If $v = t$ we have a contradiction since $a$ has order $n$.
If $v \gt t$ we have a contradiction since we can't construct a non-trivial inverse.
If $v \lt t$ we have a contradiction since $b^{t-u} \notin \langle a \rangle$.

This completes the proof.

Is this a valid proof?

It seems fine to me but the reason for posting this question is I could not find this on the internet of math facts. I could not find this (fact?) as a duplicate question on this site or anywhere else.

So any links to the literature that uses this would be of interest.

Your proof is correct.

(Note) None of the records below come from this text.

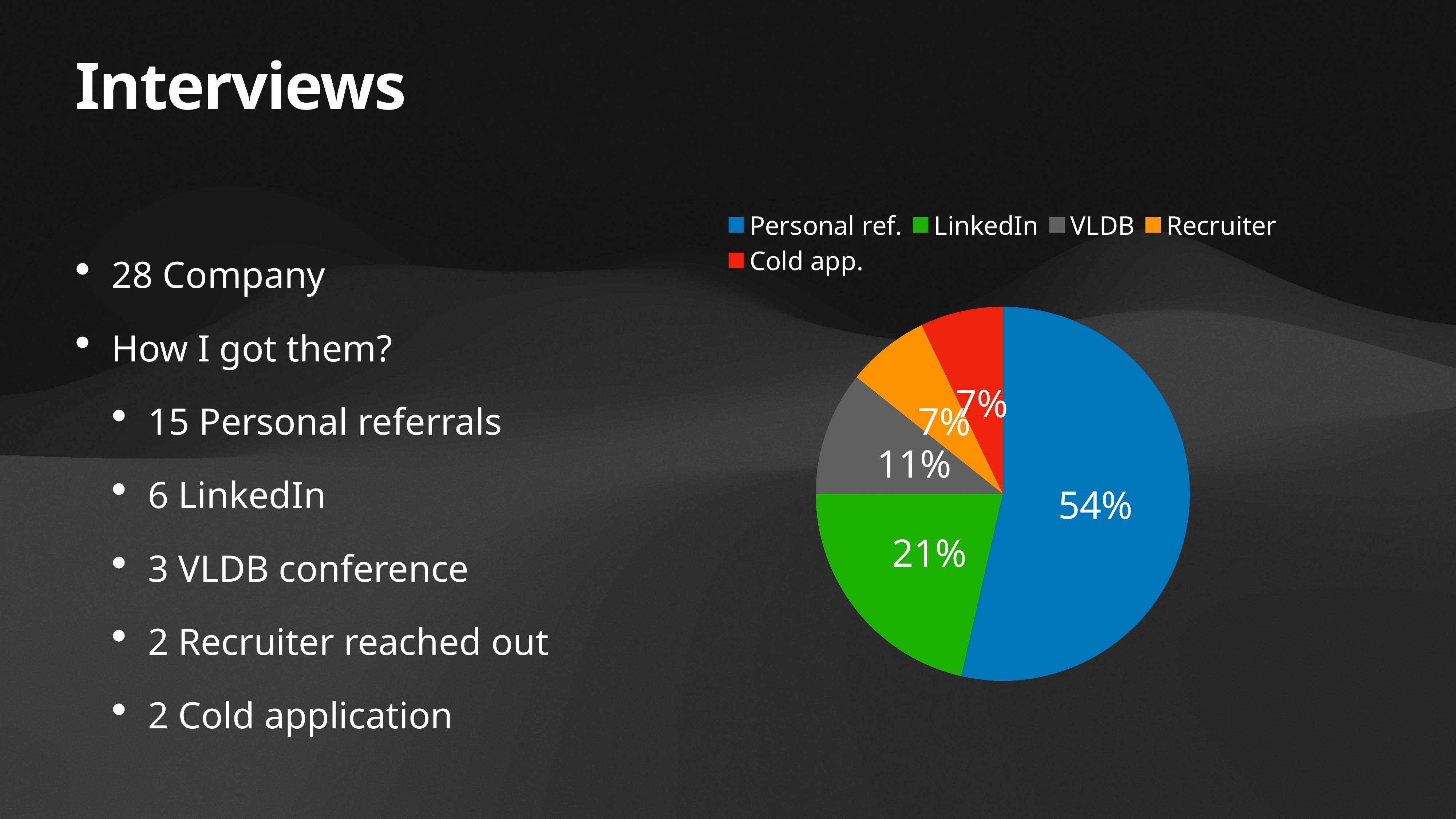
How many categories does the legend list? 5 What share of the pie does Personal ref. have? 54% What is the difference in percentage points between the LinkedIn slice and the VLDB slice? 10 Is the share for Personal ref. greater or less than 50%? greater What is the difference in percentage points between the Personal ref. slice and the LinkedIn slice? 33 Which slice is larger, LinkedIn or VLDB? LinkedIn Which category has the largest slice of the pie? Personal ref. Which legend entry is shown in red? Cold app. What share of the pie does LinkedIn have? 21% What share of the pie does VLDB have? 11% What kind of chart is shown on the slide? Pie chart What colour is the LinkedIn slice? Green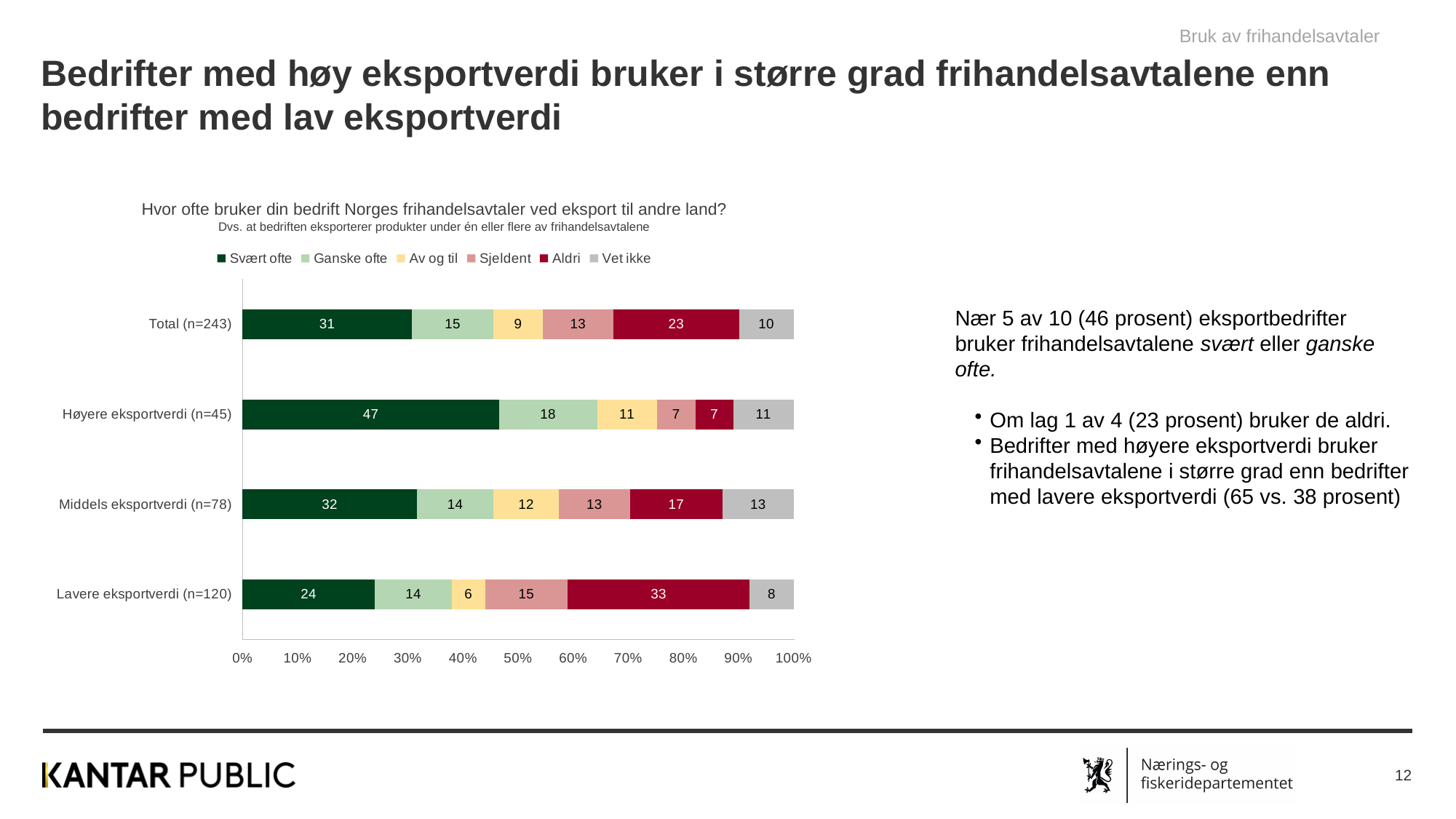
How many series does the legend list? 6 What is the difference between the "Svært ofte" values for "Høyere eksportverdi (n=45)" and "Lavere eksportverdi (n=120)"? 23 Which category has the lowest value for "Av og til"? Lavere eksportverdi (n=120) What is the first entry in the chart's legend? Svært ofte Which has the larger "Aldri" value: "Middels eksportverdi (n=78)" or "Lavere eksportverdi (n=120)"? Lavere eksportverdi (n=120) What is the value for "Aldri" in the "Lavere eksportverdi (n=120)" bar? 33 How many categories (bars) are shown in the chart? 4 Which category has the highest value for "Svært ofte"? Høyere eksportverdi (n=45) What is the value for "Vet ikke" in the "Total (n=243)" bar? 10 What kind of chart is shown on the slide? Stacked bar chart What is the difference between the "Aldri" values for "Total (n=243)" and "Høyere eksportverdi (n=45)"? 16 What is the value for "Svært ofte" in the "Høyere eksportverdi (n=45)" bar? 47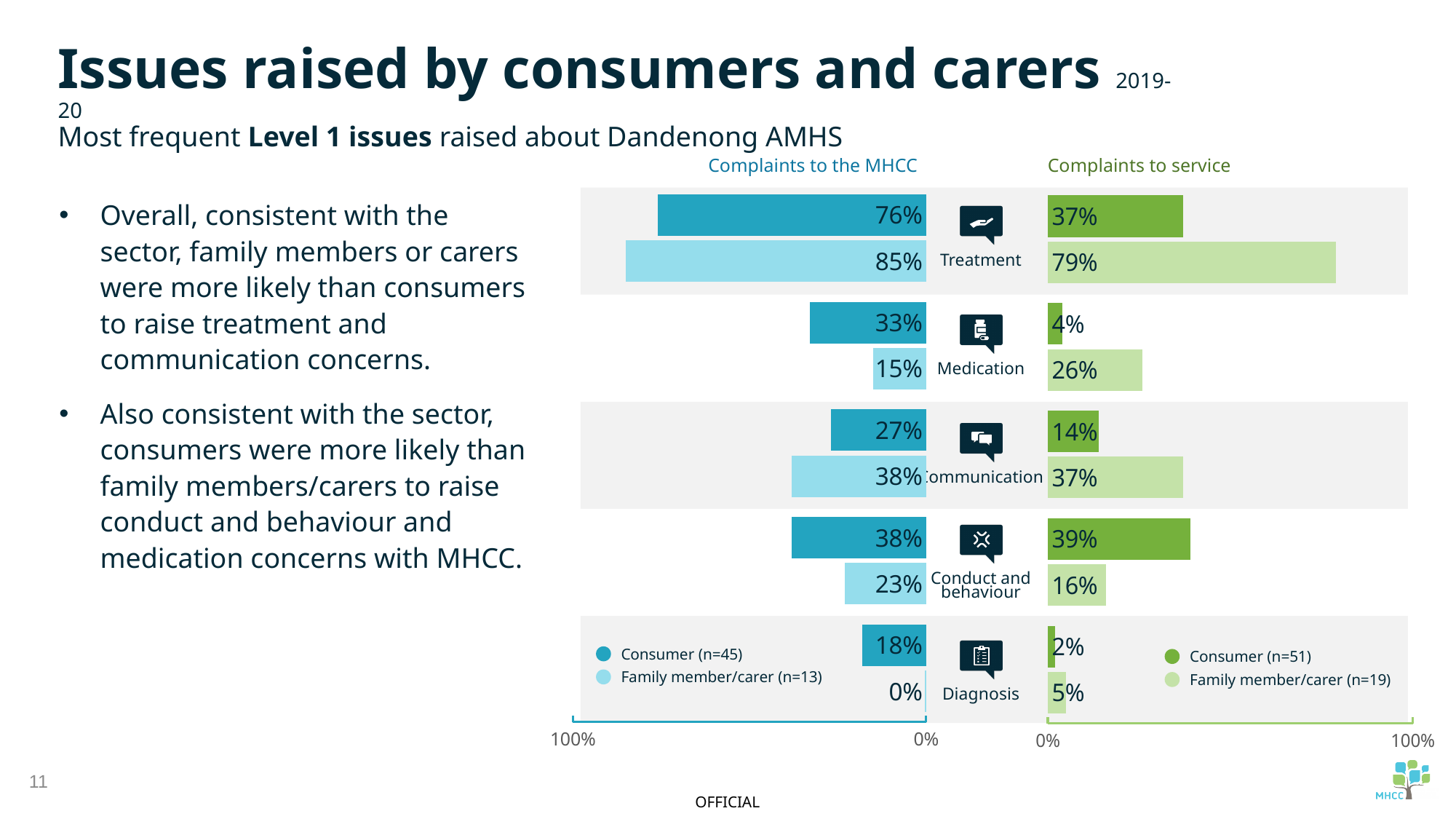
In the 'Complaints to the MHCC' chart, what is the difference between the family member/carer and consumer values for Treatment? 9% In the 'Complaints to the MHCC' chart, what is the value for family member/carer for Diagnosis? 0% What type of chart is the 'Complaints to the MHCC' chart? Bar chart In the 'Complaints to the MHCC' chart, which issue category has the lowest consumer value? Diagnosis In the 'Complaints to service' chart, what percentage of family members/carers raised Treatment issues? 79% In the 'Complaints to the MHCC' chart, which is larger for Conduct and behaviour: the consumer value or the family member/carer value? Consumer How many series does the legend of the 'Complaints to service' chart list? 2 How many issue categories are shown in the 'Complaints to the MHCC' chart? 5 In the 'Complaints to service' chart, which is larger for Communication: the consumer value or the family member/carer value? Family member/carer In the 'Complaints to service' chart, which issue category has the highest consumer value? Conduct and behaviour In the 'Complaints to service' chart, what is the difference between the family member/carer and consumer values for Medication? 22% In the 'Complaints to the MHCC' chart, what percentage of consumers raised Treatment issues? 76%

A far shorter proof follows.

For $1\le x<kn$, $b^x\ne e$ since $$b^x=(b^k)^{\lfloor x/k\rfloor}b^{x\bmod k}=a^{\lfloor x/k\rfloor}b^{x\bmod k}$$ Either $x\bmod k>0$ and $b^x\not\in\langle a\rangle$ because the first factor is in $\langle a\rangle$ and the second is not, or $x\bmod k=0$ but $\lfloor x/k\rfloor\in[1,n)$ and $b^x=a^{\lfloor x/k\rfloor}\ne e$.

Yet it is easy to show that $b^{kn}=e$. Hence the order of $b$ is $kn$.